All these "isms" share a common feature: they all assume
a dualist world in which God, mind, and knowledge are essentially
good while world, body, and society are essentially evil.
Along with this
dualism, these "isms" a'll assume that Christ bridged
the division between God and world through his resurrection. The
resurrection is nothing less than a divine intervention into the
world, specifically for the purpose of elevating humanity above
the level of the world and the body and above the mortality that
is characteristic of the world and the body. In this view, Christ's
resurrection is the central mystery of Christianity; the resurrection
is God's gift to humans, a divine liberation from the threat of
death.
The gnostics
had a very clear sense of how this divine gift of the resurrection
fitted into the scheme of human life (Pagels 1979).
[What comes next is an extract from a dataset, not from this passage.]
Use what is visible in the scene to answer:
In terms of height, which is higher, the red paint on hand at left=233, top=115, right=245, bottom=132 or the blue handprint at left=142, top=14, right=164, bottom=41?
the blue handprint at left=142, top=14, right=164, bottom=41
First, they
reckoned that every human being is born with a spark of divine Light,
a share in God's life which was primordially lured down into the
world by the forces of evil in a time before time. The resurrection
is, in effect, God's promise that if each individual cultivates
that spark, then God's Light will spring into a bonfire whose power
is so great as to virtually raise the individual beyond the worldly
level of human mortality.
The gnostic
prescription for proper cultivation of divine Light is this: first,
one must flee the world, the flesh, and all that is associated therewith;
and second, one must cultivate the mind through prayer, meditation,
and study. Hermitages, monasteries, convents, and later, of course,
universities, arose as institutions through which to pursue a gnostic
salvation through the cultivation of mind, consciousness, and knowledge.
In the Renaissance
we can see a resurgence of gnostic thought and practice. The counsel
of the fifteenth century spiritual guide, Thomas 'it Kempis, summarizes
the antagonistic stance of resurrectional Christianity towards worldly
human relationships: "Every time I go out into the world, I
come back less a man." The great Thomas More's life is, in
a sense, a study in gnosticism for he inveighed against the sham
and pretense of courtly life on the one hand while he searched for
a more substantial inner reality on the other. He was thus "poised
between engagement and detachment," tortured by "perpetual
self-estrangement" and "forever aware of (his life's)
own unreality" (Greenblatt 1980: 31). Such is the gnostic way.
The Quakerism
of the seventeenth century is founded on a similar resurrectional
Christian principle of salvation through the cultivation of divine
Light within. However, the Quakers did not flee the world by erecting
artificial communities for meditation. Instead they confronted the
world head on by speaking God's truth in the face of worldly, societal
iniquity. Their calling was to witness to the Light within. No human
relationship was to stand in the way of such witnessing. For example,
since, in God's Light, all humans are equal, Quakers refused to
employ conventions of politeness which implied social distinctions.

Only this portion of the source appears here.